Required tasks:
• a. List every person named in the text about the documentary A Band Called Death.
• b. Answer these questions from the text about the documentary A Band Called Death, one line each:
(i) What company released the movie?
(ii) In at least how many cities is it playing over the next two months?
(iii) What job does Brian Spears hold?
• c. Carry on the text about the documentary A Band Called Death from its last sentence.

Most of the surviving players are interviewed for the movie. The brothers and other family members take every bit of attention as vindication of David's original vision. Groovesville exec Brian Spears is especially happy to talk about why he signed the band and label head (and R&B legend) Don Davis still doesn't get Brian's enthusiasm for the group.

If the trailer and song videos make you curious, there are a lot of ways to see the movie. Released by Drafthouse Films, the new distribution company run by Austin's Alamo Drafthouse Theaters, the release of A Band Called Death is a great example of the ways filmmakers are trying to rethink the distribution model. If you like to go to the movie theater, it's playing in at least 30 cities over the next two months.

Data provided:
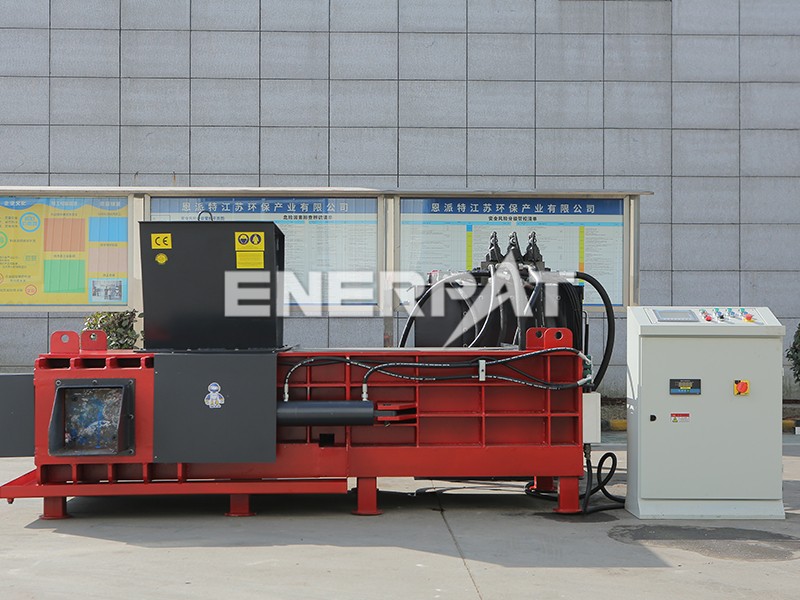 微信截圖_20230808131202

Answers for the exercise:
• a. David, Brian Spears, Don Davis

• b.
(i) Drafthouse Films
(ii) 30
(iii) He is an executive at Groovesville.

• c.
If you don't live in one of those cities or don't want to leave the house, you can purchase a digital copy for $9.99 here. You can rent it on demand from most big cable companies (Cablevision, Charter, Comcast, Cox, Dish or Time Warner) or buy it from iTunes or  rent or buy from Amazon Instant Video. You can even rent it on YouTube. If you need a physical copy and you're willing to wait a few weeks, it'll be out next month on DVD or Blu-ray. Unless you're waiting for a guarantee that you'll be able to pick it up from Redbox, Drafthouse has got you covered.